Harald Bohr Lecture by Gerd Faltings

HARALD BOHR LECTURE

The Department of Mathematical Sciences is proud to announce our next Harald Bohr Lecturer: Professor Gerd Faltings, Director of the Max Planck Institute for Mathematics in Bonn, will Thursday 29 October 2015 give a lecture titled “Diophantine equations”.

Gerd Faltings writes in his abstract: “I give an overview of what is known and what is conjectured about the solutions of diophantine equations, and what are the techniques involved. For the latter we necessarily touch other fields of mathematics, like moduli spaces, p-adic Galois representations.”

The Harald Bohr Lecture takes place at Auditorium 4, H.C. Ørsted Instituttet, from 15:15 to 16:15. We serve tea, coffee, cakes and chocolates in the lunch room at fourth floor (04.4.19) at 14:45.

Gerd Faltings. (Copyright © Klaus Tschira Stiftung / Peter Badge)

Gerd Faltings

Professor Gerd Faltings, currently the Director of the Max Planck Institute for Mathematics in Bonn, is an outstanding mathematician of our times, world-renowned for his groundbreaking contributions to algebraic geometry and number theory. He received the Fields Medal in 1986 primarily for proving the Mordell conjecture, dating from 1922.

Gerd Faltings studied Mathematics and Physics at the University of Münster starting in 1972, and received his PhD in 1978 under the supervision of Hans-Joachim Nastold. After a one-year research fellowship at Harvard University, he completed his Habilitation at the University of Münster in 1981, and was then appointed to a professorship at the University of Wuppertal (1982-1984). He further held a professorship at Princeton University from 1985 until 1994, when he returned to Germany and has been the Director of the Max Planck Institute in Bonn since 1995.

In addition to the Fields Medal, Gerd Faltings is the recipient of numerous other awards, including a Guggenheim Fellowship in 1988, the Leibniz Prize of the Deutsche Forschungsgemeinschaft (1996), the Karl Georg Christian von Staudt Prize (2008), the Heinz Gumin Prize for Mathematics of the Carl Friedrich von Siemens Foundation (2010), the Federal Cross of Merit 1st Class (2009), the King Faisal International Prize for Science (2014), and the Shaw Prize in Mathematical Sciences (joint with Henryk Iwaniek) in 2015.

Here are excerpts from the Laudatio delivered by Barry Mazur (Harvard University) at the Fields Medal Award ceremony, International Congress of Mathematicians, Berkeley, 1986:

''One of the recent great moments in mathematics was when Gerd Faltings revealed the circle of ideas which led him to a proof of the conjecture of Mordell. The conjecture, marvelous in the simplicity of its statement, had stood as a goad and an elusive temptation for over half a century: it is even older than the Fields Medal! In modern language it takes the following form:
If K is any number field and X is any curve of genus > 1 defined over K, then X has only a finite number of K-rational points.

→ Instructions:
1. In the lecture announcement, which institutions does the paragraph beginning "Gerd Faltings studied Mathematics" name as places where Faltings studied or worked? List every one.
2. Turn the paragraph of the lecture announcement that begins "The Harald Bohr Lecture takes place" into a short bulleted list that keeps its main facts.
3. Write out everything in the lecture announcement from "In addition to" down to "Iwaniek) in 2015.", without changing a word.
The data that comes next has no connection to the lecture announcement.

→ Source data:

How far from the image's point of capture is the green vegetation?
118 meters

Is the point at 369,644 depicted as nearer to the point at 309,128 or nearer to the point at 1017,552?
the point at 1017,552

→ Task answers:
1.
- University of Münster
- Harvard University
- University of Wuppertal
- Princeton University
- Max Planck Institute in Bonn

2.
- Location: Auditorium 4, H.C. Ørsted Instituttet
- Time: 15:15 to 16:15
- Refreshments: tea, coffee, cakes and chocolates at 14:45 in the fourth-floor lunch room (04.4.19)

3.
In addition to the Fields Medal, Gerd Faltings is the recipient of numerous other awards, including a Guggenheim Fellowship in 1988, the Leibniz Prize of the Deutsche Forschungsgemeinschaft (1996), the Karl Georg Christian von Staudt Prize (2008), the Heinz Gumin Prize for Mathematics of the Carl Friedrich von Siemens Foundation (2010), the Federal Cross of Merit 1st Class (2009), the King Faisal International Prize for Science (2014), and the Shaw Prize in Mathematical Sciences (joint with Henryk Iwaniek) in 2015.